Goal of the exercise:
Convert the records from the line that contains "What distance from" through the line that contains "pixel 372 83 <", both included, into a JSON list of strings with one string per line. Leave out blank lines.

Material for this exercise:
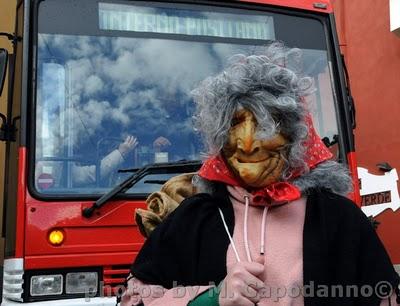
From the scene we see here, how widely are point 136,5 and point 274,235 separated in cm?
215

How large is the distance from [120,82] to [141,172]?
542 mm

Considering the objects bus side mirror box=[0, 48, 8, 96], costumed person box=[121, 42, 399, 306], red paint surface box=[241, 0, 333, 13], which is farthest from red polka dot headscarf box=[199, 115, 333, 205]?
red paint surface box=[241, 0, 333, 13]

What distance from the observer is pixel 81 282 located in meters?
2.97

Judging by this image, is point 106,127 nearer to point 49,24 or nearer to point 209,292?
point 49,24

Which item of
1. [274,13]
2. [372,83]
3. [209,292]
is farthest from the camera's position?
[372,83]

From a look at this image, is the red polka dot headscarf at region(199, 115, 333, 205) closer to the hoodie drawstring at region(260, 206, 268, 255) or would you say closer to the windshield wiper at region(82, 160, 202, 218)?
the hoodie drawstring at region(260, 206, 268, 255)

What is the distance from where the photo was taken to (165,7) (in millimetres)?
3492

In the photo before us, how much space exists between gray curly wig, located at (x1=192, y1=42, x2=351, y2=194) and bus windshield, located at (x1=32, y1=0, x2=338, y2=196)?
55.7 inches

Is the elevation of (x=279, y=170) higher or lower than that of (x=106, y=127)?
lower

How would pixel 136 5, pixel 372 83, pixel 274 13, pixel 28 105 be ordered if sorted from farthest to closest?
pixel 372 83 < pixel 274 13 < pixel 136 5 < pixel 28 105

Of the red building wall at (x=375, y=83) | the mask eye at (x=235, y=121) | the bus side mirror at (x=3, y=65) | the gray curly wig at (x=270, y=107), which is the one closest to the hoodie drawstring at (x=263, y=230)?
the gray curly wig at (x=270, y=107)

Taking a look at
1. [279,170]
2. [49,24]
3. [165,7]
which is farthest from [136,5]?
[279,170]

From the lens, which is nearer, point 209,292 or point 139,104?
point 209,292

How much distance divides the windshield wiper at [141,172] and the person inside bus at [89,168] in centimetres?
11
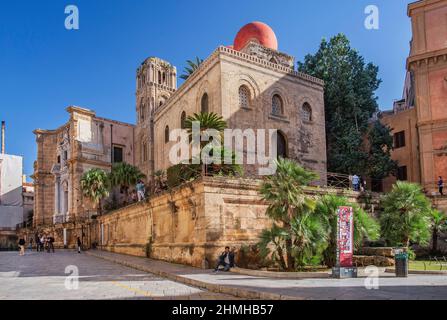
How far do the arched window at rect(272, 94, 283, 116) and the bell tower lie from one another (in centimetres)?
1575

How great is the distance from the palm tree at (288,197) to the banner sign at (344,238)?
1832mm

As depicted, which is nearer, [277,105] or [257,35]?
[277,105]

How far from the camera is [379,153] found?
30594 millimetres

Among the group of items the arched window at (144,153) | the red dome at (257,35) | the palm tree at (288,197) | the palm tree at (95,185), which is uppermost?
the red dome at (257,35)

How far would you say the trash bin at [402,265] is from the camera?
1154cm

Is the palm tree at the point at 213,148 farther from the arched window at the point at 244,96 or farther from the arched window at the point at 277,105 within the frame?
the arched window at the point at 277,105

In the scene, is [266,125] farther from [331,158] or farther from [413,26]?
[413,26]

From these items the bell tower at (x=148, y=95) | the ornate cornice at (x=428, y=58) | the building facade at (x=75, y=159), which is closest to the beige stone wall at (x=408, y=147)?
the ornate cornice at (x=428, y=58)

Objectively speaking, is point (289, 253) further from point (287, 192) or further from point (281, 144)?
point (281, 144)

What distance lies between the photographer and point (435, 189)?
26.9 m

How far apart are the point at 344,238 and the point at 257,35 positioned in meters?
23.8

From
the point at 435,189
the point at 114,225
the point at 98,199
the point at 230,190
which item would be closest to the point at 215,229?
the point at 230,190

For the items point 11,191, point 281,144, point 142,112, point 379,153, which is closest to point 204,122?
point 281,144

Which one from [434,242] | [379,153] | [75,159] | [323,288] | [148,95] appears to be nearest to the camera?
[323,288]
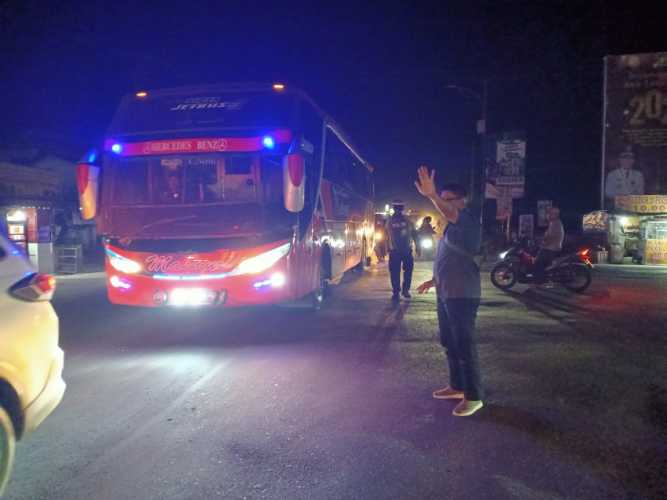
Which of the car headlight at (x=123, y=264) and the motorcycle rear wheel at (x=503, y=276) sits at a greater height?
the car headlight at (x=123, y=264)

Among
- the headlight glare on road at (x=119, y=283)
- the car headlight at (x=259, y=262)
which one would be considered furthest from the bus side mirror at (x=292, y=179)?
the headlight glare on road at (x=119, y=283)

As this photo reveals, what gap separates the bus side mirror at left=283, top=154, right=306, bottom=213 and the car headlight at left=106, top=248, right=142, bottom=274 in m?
2.22

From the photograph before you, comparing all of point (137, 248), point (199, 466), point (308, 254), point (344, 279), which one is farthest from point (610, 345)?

Full answer:
[
  "What distance from the observer is pixel 81 282 located in meters?",
  "2.97",
  "Judging by this image, is point 106,127 nearer to point 49,24 or nearer to point 209,292?",
  "point 49,24",
  "Which item of",
  "1. [274,13]",
  "2. [372,83]",
  "3. [209,292]",
  "is farthest from the camera's position?",
  "[372,83]",
  "From a look at this image, is the red polka dot headscarf at region(199, 115, 333, 205) closer to the hoodie drawstring at region(260, 206, 268, 255) or would you say closer to the windshield wiper at region(82, 160, 202, 218)?",
  "the hoodie drawstring at region(260, 206, 268, 255)",
  "What is the distance from where the photo was taken to (165,7) (in millimetres)?",
  "3492",
  "In the photo before us, how much space exists between gray curly wig, located at (x1=192, y1=42, x2=351, y2=194) and bus windshield, located at (x1=32, y1=0, x2=338, y2=196)?",
  "55.7 inches",
  "Is the elevation of (x=279, y=170) higher or lower than that of (x=106, y=127)?",
  "lower",
  "How would pixel 136 5, pixel 372 83, pixel 274 13, pixel 28 105 be ordered if sorted from farthest to closest?",
  "pixel 372 83 < pixel 274 13 < pixel 136 5 < pixel 28 105"
]